The Private Placement Warrants, Working Capital Warrants and Extension Warrants are identical to the Public Warrants.
The Company assessed the Public Warrants, Private Placement Warrants, Working Capital Warrants and Extension Warrants to determine whether they should be classified as equity or liability instruments. This assessment was based on an evaluation of the specific terms of each instrument and applicable authoritative guidance in ASC 480, “Distinguishing Liabilities from Equity” (“ASC 480”), and ASC 815, “Derivatives and Hedging” (“ASC 815”). The assessment considers whether the instrument is a freestanding financial instrument pursuant to ASC 480 and meets the definition of a liability pursuant to ASC 480, and whether the instrument meets all of the requirements for equity classification under ASC 815, including whether the instrument is indexed to the Company’s own common stock, among other conditions for equity classification.

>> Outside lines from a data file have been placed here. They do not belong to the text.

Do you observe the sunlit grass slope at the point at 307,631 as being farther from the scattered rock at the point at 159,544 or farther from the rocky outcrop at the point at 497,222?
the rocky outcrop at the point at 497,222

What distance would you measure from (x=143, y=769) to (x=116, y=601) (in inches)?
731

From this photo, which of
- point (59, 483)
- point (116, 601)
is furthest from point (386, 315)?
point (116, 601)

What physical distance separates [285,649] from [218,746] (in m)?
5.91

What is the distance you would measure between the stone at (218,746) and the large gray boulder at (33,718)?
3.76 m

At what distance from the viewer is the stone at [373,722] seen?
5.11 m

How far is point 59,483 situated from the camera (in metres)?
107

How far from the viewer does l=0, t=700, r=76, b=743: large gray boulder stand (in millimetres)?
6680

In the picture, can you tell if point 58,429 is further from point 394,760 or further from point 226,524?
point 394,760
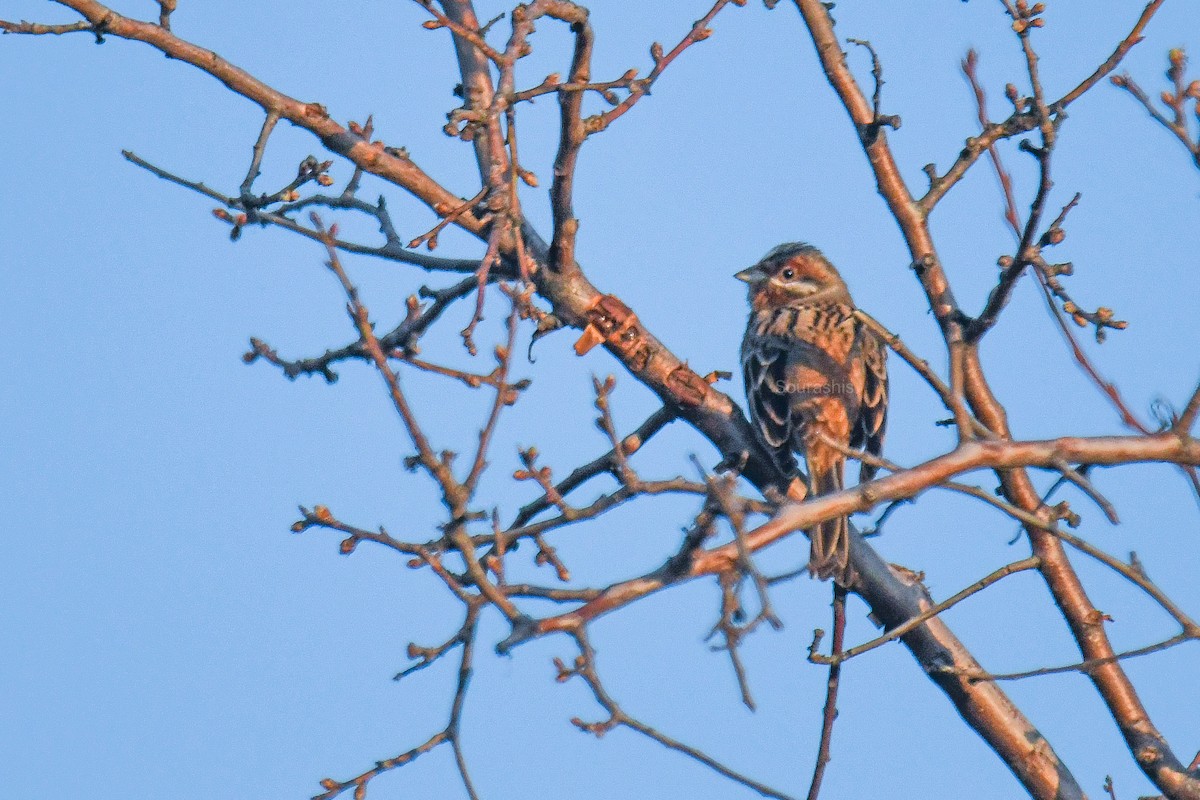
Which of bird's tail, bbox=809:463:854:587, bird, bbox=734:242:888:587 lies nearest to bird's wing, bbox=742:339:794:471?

Pursuant to such evaluation, the Public Warrants, Private Placement Warrants, Working Capital Warrants and Extension Warrants will be classified in shareholders’ deficit.
NOTE 8. SUBSEQUENT EVENTS
The Company evaluated subsequent events and transactions that occurred after the balance sheet date up to the date that the financial statement was issued. Based upon this review, the Company did not identify any subsequent events that would have required adjustment or disclosure in the financial statement.